Welcome to "Sermoneutics," a weekly devotional based on the upcoming texts from the Revised Common Lectionary. Each year I will blog about one set of lessons - Old Testament, Psalms, Epistles or Gospels. I include an original collect and compose a benediction, both based on the week's passage. I hope these will prove useful both for personal devotion and as "sermon starters" for those who preach regularly.

Pages

Monday, December 24, 2018

Our Lady of Capitol Heights

. . .Mary, who was engaged to him, and was with child. - Luke 2.5

Rosa Parks was not the first who refused to give up her seat.

Nine months before Parks' courageous act, Claudette Colvin went to jail for the same decision. The fifteen year-old had boarded a bus in th Capitol Heights section of Montgomery on her way home from school when the driver ordered her to yield her seat to a white passenger. When she refused, the driver called the police, who yanked her off the vehicle and charged her with disturbing the peace, violating segregation laws and, for good measure, assault.

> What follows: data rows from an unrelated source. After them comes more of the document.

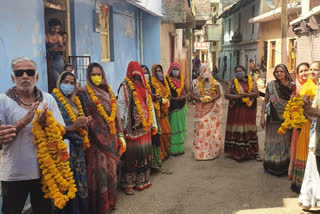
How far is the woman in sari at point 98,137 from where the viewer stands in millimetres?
4234

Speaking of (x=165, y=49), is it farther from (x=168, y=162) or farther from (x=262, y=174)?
(x=262, y=174)

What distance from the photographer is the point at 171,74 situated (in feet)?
23.6

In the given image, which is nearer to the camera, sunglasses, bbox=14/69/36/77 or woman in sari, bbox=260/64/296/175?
sunglasses, bbox=14/69/36/77

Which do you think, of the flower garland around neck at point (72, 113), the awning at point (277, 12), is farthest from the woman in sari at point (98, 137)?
the awning at point (277, 12)

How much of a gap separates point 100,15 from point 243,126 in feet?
12.4

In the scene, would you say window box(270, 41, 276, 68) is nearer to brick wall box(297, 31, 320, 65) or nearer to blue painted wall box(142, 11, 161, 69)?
brick wall box(297, 31, 320, 65)

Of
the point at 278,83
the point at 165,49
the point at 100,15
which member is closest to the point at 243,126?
the point at 278,83

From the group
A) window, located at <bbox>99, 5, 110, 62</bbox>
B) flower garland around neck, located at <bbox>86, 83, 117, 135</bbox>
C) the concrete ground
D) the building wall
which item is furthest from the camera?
the building wall

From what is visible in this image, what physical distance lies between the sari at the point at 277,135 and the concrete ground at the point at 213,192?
0.77 ft

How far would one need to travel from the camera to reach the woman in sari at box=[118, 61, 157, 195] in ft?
16.7

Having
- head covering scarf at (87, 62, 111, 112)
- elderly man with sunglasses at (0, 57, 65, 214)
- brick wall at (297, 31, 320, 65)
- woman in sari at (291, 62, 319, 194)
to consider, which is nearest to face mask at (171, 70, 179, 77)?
woman in sari at (291, 62, 319, 194)

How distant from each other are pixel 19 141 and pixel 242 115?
4.69 m

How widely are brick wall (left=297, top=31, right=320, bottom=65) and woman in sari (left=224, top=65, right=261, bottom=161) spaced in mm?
5039

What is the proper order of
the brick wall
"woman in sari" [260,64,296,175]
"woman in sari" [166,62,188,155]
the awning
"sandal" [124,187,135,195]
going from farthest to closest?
the awning → the brick wall → "woman in sari" [166,62,188,155] → "woman in sari" [260,64,296,175] → "sandal" [124,187,135,195]
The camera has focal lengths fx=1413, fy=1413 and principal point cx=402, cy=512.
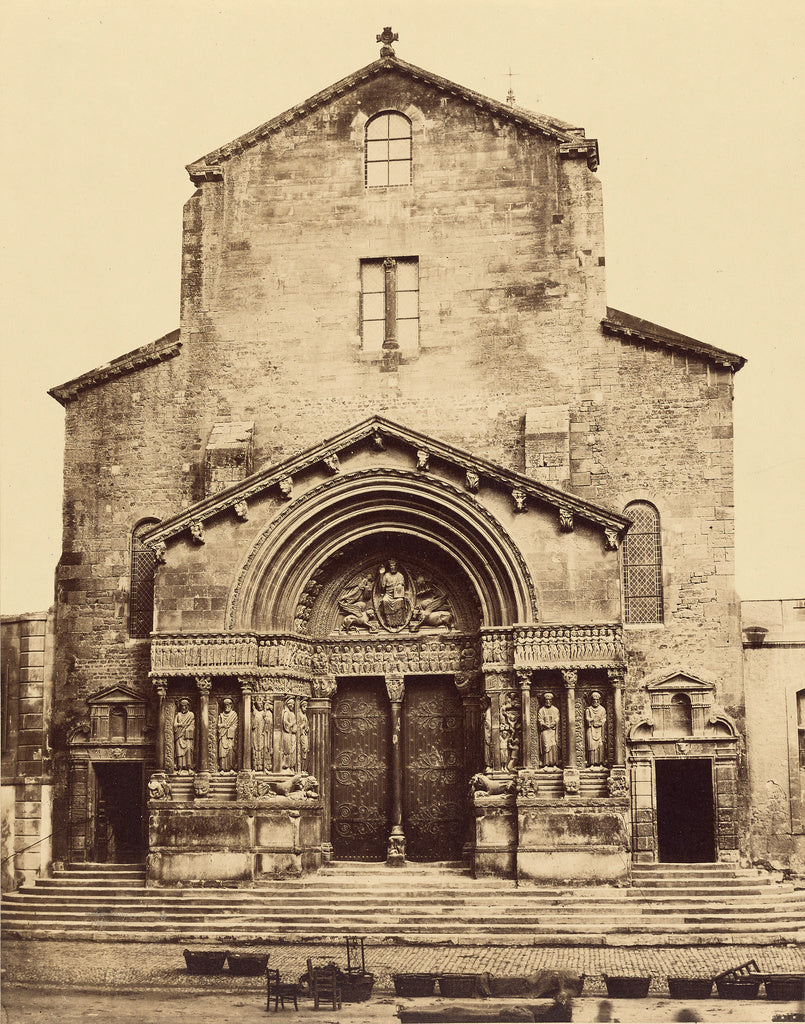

Colvin's case went to trial, where she prevailed, but the canny leaders of the civil rights movement chose instead to make Parks the face of the bus boycott. Colvin was too young, for one thing. Also, she did not project the middle-class image which Parks possessed. Perhaps most important, she became pregnant shortly after the incident, and an unwed mother was seen as playing to the racist narrative of the white establishment.

History has born out the wisdom of this move, but one cannot escape the irony: No one thought that a lower-class unwed teenage mother could be the vehicle of freedom.

Mary had the same liabilities, and the same doubts: How can this be? But when she launched into her own version of "We Shall Overcome," she embraced God's insistence on using not only the least, but the least likely. He has exalted those who were humble

So be careful before you decide who can and can't be the means of Christ breaking into the world. Who knows, it might even be you.